Turning to Private International Law, Professor Adrian Briggs looked at the application of Private International Law and the extent to which the Supreme Court will be able to influence this area of the Law in the future. He used five recent examples of Private International Law jurisprudence all raising the question of the degree to which parties lent themselves into the laws of a foreign jurisdiction. In summary, Professor Briggs suggested that the role of the Supreme Court may be a vanishing one and that sources of new Private International Law, especially now that the Treaty of Lisbon is ratified, will come from Europe rather than from the Supreme Court.

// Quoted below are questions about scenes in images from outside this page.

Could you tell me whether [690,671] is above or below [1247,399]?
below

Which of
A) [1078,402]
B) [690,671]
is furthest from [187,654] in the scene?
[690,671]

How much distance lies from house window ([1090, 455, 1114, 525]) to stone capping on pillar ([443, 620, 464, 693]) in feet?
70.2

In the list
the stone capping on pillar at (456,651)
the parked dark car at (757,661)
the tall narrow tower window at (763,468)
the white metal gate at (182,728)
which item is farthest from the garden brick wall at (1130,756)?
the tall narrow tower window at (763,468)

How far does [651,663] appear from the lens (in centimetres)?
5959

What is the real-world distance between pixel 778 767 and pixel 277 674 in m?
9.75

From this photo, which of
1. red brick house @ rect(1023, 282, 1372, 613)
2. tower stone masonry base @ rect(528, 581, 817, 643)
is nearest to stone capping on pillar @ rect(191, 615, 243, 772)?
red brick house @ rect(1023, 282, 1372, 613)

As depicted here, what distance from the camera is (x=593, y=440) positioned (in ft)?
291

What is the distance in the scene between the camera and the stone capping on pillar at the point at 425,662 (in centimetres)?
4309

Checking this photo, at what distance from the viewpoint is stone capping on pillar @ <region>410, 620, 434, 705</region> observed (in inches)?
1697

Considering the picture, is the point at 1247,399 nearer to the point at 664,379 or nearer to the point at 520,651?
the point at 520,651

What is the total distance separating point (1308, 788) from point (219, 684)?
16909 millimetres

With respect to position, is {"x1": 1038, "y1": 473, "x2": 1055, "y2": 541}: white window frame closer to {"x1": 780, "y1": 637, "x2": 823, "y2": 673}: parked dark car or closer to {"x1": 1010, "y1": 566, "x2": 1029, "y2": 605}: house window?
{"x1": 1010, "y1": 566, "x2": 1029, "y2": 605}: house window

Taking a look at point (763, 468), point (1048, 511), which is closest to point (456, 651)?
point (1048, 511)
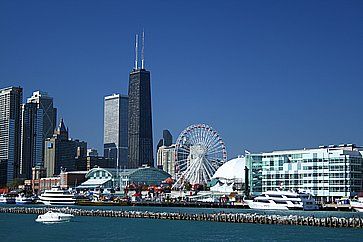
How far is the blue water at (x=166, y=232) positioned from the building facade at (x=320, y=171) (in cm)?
6872

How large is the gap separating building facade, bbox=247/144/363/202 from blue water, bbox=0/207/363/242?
68719 mm

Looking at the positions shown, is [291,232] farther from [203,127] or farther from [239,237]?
[203,127]

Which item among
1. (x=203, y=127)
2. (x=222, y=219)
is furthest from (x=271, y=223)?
(x=203, y=127)

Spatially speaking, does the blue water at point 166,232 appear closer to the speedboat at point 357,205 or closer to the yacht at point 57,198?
the speedboat at point 357,205

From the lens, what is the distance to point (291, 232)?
94.2m

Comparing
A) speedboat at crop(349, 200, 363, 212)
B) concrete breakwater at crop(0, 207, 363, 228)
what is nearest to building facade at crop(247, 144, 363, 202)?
speedboat at crop(349, 200, 363, 212)

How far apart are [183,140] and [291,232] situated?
105954 millimetres

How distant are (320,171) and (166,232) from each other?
87553 millimetres

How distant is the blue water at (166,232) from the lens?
8869cm

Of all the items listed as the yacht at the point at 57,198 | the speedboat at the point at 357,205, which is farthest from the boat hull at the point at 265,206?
the yacht at the point at 57,198

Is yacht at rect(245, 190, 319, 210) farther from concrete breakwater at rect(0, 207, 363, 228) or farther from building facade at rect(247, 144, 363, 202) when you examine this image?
concrete breakwater at rect(0, 207, 363, 228)

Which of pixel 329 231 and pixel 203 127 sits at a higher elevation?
pixel 203 127

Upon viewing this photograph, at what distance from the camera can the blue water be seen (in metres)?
88.7

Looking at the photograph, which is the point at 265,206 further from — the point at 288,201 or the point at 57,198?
the point at 57,198
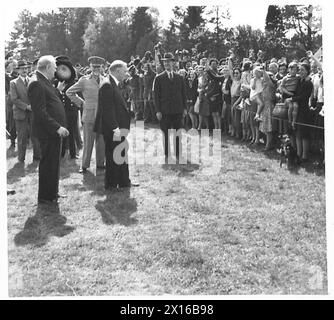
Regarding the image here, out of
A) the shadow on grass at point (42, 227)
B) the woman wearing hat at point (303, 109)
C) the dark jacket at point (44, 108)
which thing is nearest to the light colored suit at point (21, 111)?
the dark jacket at point (44, 108)

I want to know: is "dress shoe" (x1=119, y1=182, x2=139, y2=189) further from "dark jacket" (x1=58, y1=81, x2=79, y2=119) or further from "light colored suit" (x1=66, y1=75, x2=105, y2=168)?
"dark jacket" (x1=58, y1=81, x2=79, y2=119)

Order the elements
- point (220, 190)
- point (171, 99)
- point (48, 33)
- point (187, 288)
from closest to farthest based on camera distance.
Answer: point (187, 288) → point (220, 190) → point (171, 99) → point (48, 33)

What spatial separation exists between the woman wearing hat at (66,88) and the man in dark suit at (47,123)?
2368 mm

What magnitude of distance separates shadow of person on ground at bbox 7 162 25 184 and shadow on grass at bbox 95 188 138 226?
194cm

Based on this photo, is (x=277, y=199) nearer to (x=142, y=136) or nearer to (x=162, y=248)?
(x=162, y=248)

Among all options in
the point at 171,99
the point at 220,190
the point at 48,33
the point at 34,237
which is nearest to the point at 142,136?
the point at 171,99

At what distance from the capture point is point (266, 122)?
30.8 ft

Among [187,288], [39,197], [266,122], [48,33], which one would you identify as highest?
[48,33]

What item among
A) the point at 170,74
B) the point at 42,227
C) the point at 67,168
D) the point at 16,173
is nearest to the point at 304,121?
the point at 170,74

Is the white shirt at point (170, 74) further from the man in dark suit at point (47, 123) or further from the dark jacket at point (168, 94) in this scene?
the man in dark suit at point (47, 123)

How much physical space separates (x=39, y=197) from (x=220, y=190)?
2604 millimetres

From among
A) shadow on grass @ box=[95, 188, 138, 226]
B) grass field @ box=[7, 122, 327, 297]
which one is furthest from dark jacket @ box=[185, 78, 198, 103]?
shadow on grass @ box=[95, 188, 138, 226]

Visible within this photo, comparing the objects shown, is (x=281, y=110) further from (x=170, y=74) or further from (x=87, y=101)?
(x=87, y=101)

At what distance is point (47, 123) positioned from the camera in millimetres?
5863
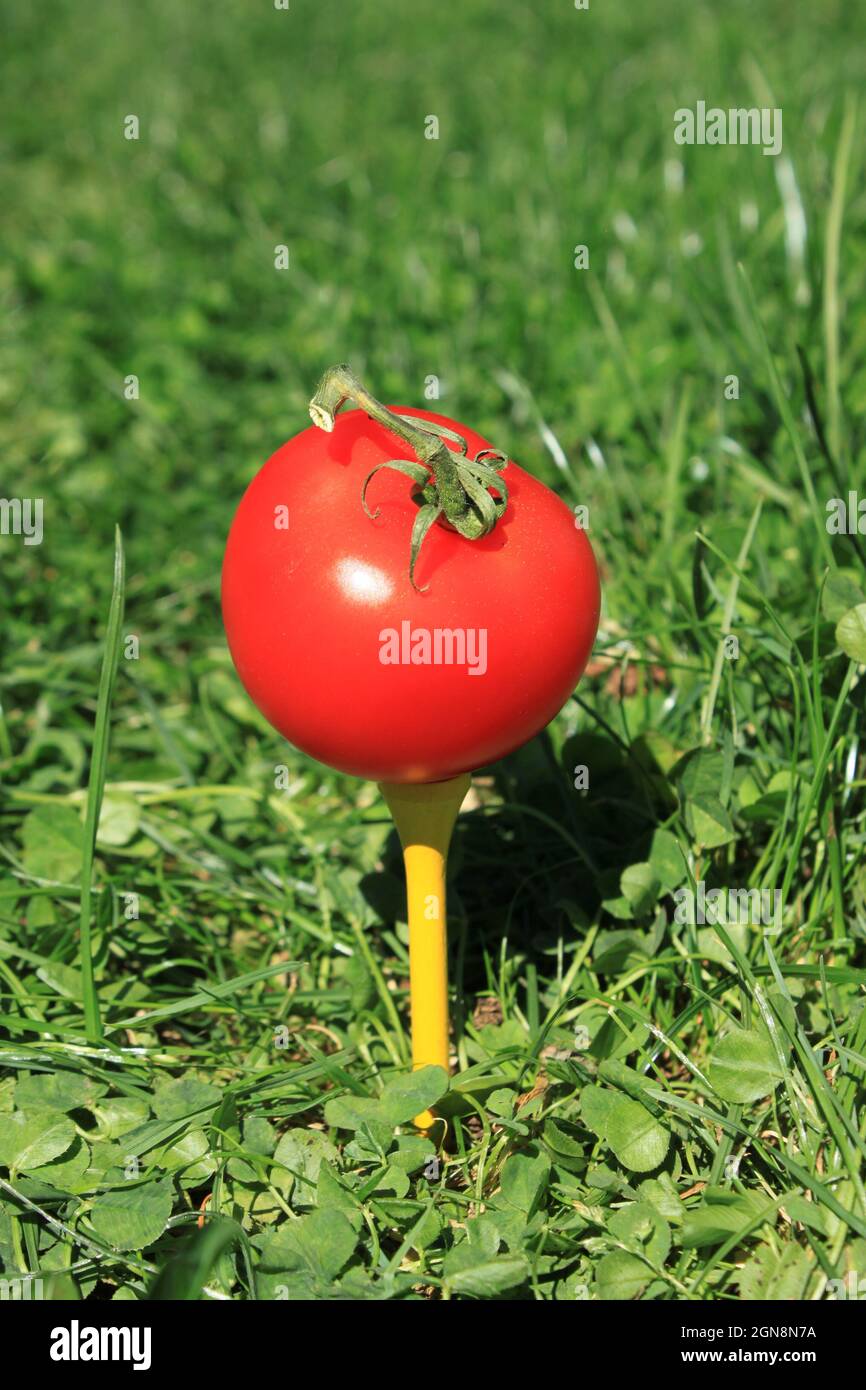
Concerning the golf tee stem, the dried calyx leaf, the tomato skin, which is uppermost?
the dried calyx leaf

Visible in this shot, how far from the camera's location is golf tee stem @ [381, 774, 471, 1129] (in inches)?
61.6

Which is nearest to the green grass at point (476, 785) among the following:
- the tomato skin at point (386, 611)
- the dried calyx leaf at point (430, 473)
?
the tomato skin at point (386, 611)

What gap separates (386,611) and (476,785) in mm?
990

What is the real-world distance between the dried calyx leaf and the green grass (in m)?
0.45

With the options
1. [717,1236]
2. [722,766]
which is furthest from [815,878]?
[717,1236]

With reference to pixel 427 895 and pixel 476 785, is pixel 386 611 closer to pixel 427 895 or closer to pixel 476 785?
pixel 427 895

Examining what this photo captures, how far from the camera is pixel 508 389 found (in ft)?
10.5

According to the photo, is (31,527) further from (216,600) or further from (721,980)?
(721,980)

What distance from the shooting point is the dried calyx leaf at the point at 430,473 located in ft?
4.38

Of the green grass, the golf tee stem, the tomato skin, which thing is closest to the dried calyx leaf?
the tomato skin

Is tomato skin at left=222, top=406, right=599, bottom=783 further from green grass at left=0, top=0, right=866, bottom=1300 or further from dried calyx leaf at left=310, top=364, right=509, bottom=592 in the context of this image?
green grass at left=0, top=0, right=866, bottom=1300

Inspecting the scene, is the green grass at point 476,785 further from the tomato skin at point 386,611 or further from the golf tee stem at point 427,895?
the tomato skin at point 386,611

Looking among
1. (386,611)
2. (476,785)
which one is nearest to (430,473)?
(386,611)

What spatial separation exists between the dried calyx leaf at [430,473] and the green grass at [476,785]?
447 mm
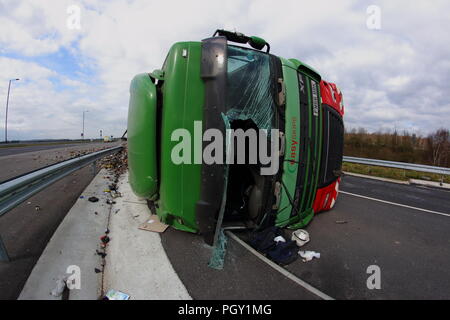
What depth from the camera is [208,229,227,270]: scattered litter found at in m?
2.07

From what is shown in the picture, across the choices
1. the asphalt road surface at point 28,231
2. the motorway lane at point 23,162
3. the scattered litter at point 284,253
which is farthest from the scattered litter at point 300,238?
the motorway lane at point 23,162

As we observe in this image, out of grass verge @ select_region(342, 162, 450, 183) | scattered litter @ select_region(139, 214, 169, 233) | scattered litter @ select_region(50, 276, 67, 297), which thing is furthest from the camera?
grass verge @ select_region(342, 162, 450, 183)

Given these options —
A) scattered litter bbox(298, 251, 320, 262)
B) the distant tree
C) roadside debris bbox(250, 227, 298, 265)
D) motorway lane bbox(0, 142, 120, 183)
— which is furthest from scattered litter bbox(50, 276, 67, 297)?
the distant tree

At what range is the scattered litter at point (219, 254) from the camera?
2074 millimetres

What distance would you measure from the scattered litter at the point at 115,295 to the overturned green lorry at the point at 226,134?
844mm

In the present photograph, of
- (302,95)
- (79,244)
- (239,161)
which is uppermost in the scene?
Result: (302,95)

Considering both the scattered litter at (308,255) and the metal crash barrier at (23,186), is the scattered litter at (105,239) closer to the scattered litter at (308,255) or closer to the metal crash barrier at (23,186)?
the metal crash barrier at (23,186)

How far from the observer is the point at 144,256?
216 cm

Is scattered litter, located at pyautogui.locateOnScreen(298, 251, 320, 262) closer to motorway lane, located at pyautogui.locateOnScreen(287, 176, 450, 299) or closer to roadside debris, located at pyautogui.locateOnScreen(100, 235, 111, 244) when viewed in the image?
motorway lane, located at pyautogui.locateOnScreen(287, 176, 450, 299)

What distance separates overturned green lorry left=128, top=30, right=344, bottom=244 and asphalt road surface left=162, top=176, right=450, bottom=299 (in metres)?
0.33
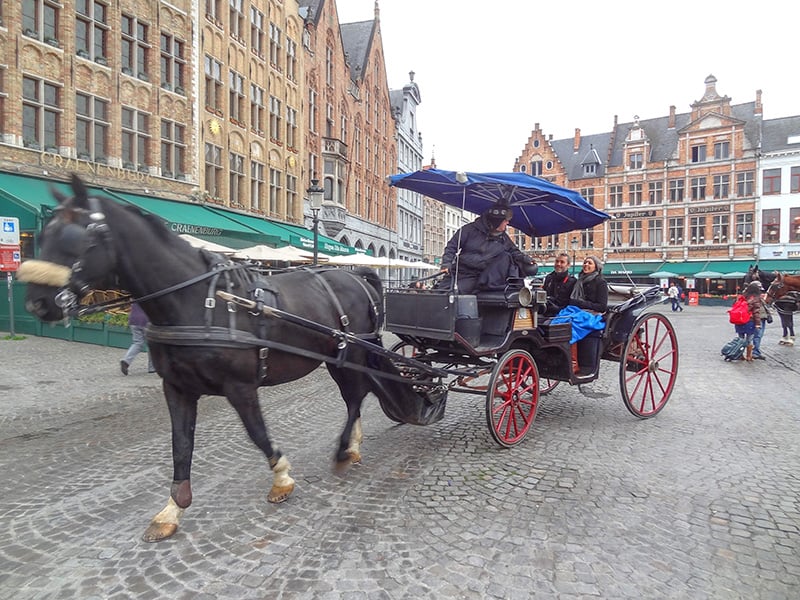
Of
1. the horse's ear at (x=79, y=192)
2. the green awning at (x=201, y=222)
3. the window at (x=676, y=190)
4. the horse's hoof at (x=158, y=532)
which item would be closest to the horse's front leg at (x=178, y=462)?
the horse's hoof at (x=158, y=532)

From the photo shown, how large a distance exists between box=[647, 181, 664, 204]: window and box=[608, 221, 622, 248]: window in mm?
3251

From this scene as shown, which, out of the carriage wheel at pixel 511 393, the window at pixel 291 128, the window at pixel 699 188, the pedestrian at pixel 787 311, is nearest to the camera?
the carriage wheel at pixel 511 393

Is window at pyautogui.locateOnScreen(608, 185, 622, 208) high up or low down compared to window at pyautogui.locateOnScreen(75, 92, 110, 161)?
up

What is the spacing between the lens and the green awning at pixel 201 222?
52.0 feet

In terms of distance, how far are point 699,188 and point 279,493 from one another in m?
50.0

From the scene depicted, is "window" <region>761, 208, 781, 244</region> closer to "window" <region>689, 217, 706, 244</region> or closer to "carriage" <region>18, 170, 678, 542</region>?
"window" <region>689, 217, 706, 244</region>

Professor Alan Paterson, University of Strathclyde whose recent research funded by the Nuffield Foundation had allowed him to question Law Lords about the effect of dialogue with counsel and to study how advocacy has changed over the last 35 years, presented his analysis. Professor Paterson pointed out that shorter hearings had lead to the curtailment of oral argument but that there was a striking difference in the opinion between the advocates and the judiciary; judges believing oral presentations to be very important whilst counsel were less confident about their influence. Professor Paterson had found that judges did not always read written submissions (although these were more necessary in the last decade as hearings were shorter), partly due to fear that they might pre-judge a case. Professor Paterson noted instances where individual judges became well known for shutting down argument and that informal dialogue between judges, for example, at the coffee machine, had vanished from the culture of the judiciary during Lord Bingham's time in office, the implication being that this allows for less polarised dialogue between judges.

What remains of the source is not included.